Камило Тимотео как раз понимал это. И хотя ветвь Иесейя не цвела в нем, он все-таки чувствовал большую и праведную страсть к чуду, именуемому жизнью. Он любил эту невежественную и даже порочную женщину нисколько не стараясь прельстить ее бесплодной правдой своей души. Любил ее детей, как если бы сам господь доверил ему их. Только мирок ее родителей и дедов приводил его в ярость.

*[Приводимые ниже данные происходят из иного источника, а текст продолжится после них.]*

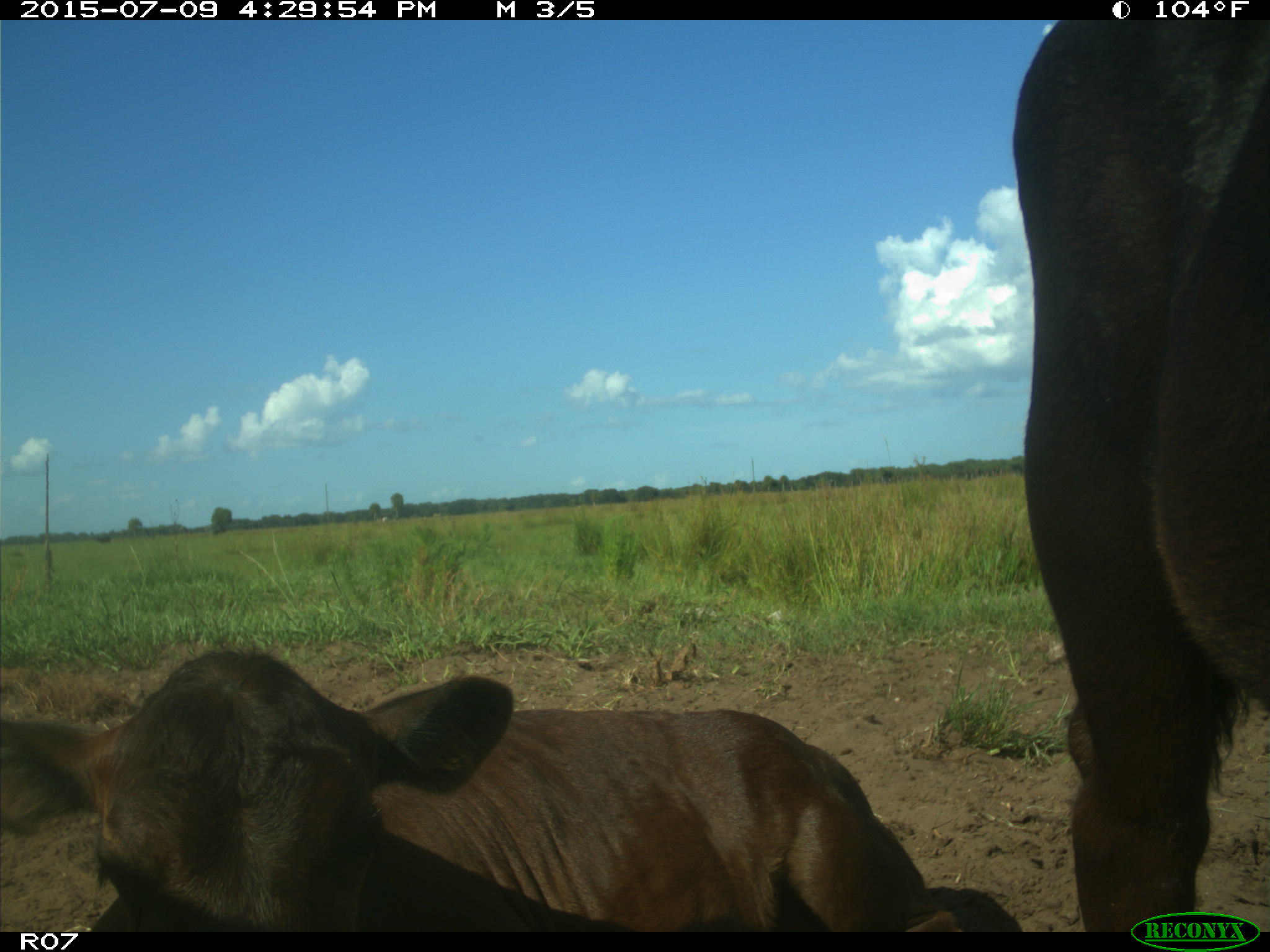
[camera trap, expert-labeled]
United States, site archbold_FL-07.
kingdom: Animalia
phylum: Chordata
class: Mammalia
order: Artiodactyla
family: Bovidae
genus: Bos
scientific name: Bos taurus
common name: domestic cow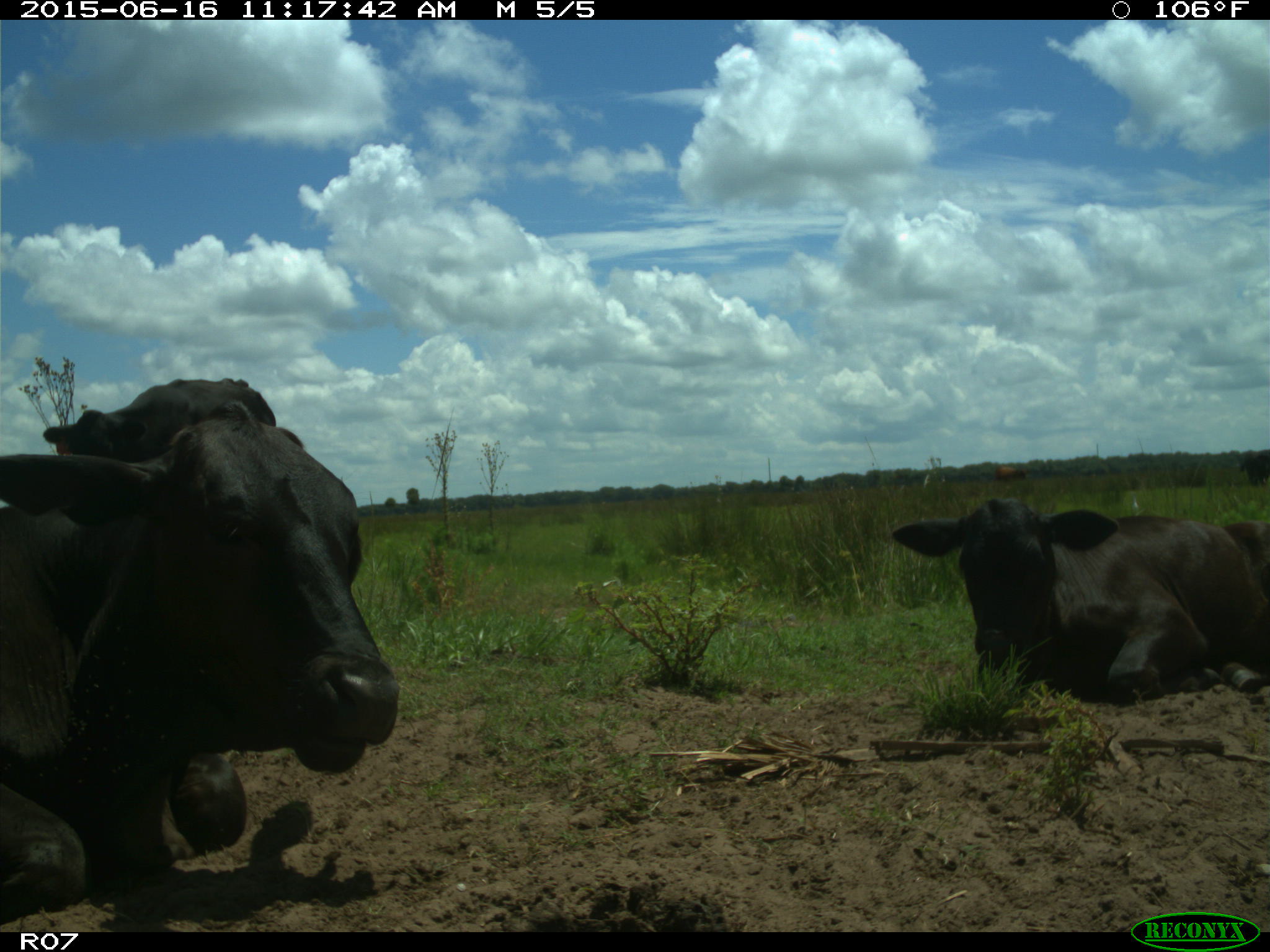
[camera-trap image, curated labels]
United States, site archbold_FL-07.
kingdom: Animalia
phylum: Chordata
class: Mammalia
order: Artiodactyla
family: Bovidae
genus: Bos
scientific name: Bos taurus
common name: domestic cow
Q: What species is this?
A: Bos taurus (domestic cow).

Все то, что общество, живущее предрассудками и скандальными историями, считает позорным, Камило Тимотео сделал своим знаменем, чем оттолкнул от себя порядочных людей. Для молодежи он стал предметом насмешек, а старики предали его анафеме. Пошляки стали искать его общества, надеясь на родство душ, но в смущении ретировались, видя, что Камило Тимотео, встречая их на пороге, не выпускает книги из рук. И такому душевно тонкому и красивому человеку, казалось, не было места в Бруске. Когда шел дождь, в гостиных развешивалось мокрое белье. Пахло щелоком, и его едкие пары съедали еще кое-где сохранившиеся зеленовато-лимонный и клубничный цвета шелка, которым были обтянуты стены. Самые маленькие отпрыски Тилии мочились прямо на пол и переворачивали миски с похлебкой, которую тут же вылизывала одна из длиннохвостых вялых собак. А поскольку зимы были холодными, в жаровнях день и ночь тлели угли, на что шла виноградная лоза. Время от времени горящие головешки падали на пол, выжигая на нем причудливые узоры, напоминающие ящериц. Уже тогда, будучи достаточно состоятельным человеком, Камило Тимотео жил по-нищенски, и только потому, что все свои финансовые дела, как и дела купленного имения, пустил на самотек. Дети Тилии росли лодырями и неучами, от них можно было скорее ждать, что они станут тяжкой обузой, нежели помощниками в хозяйстве.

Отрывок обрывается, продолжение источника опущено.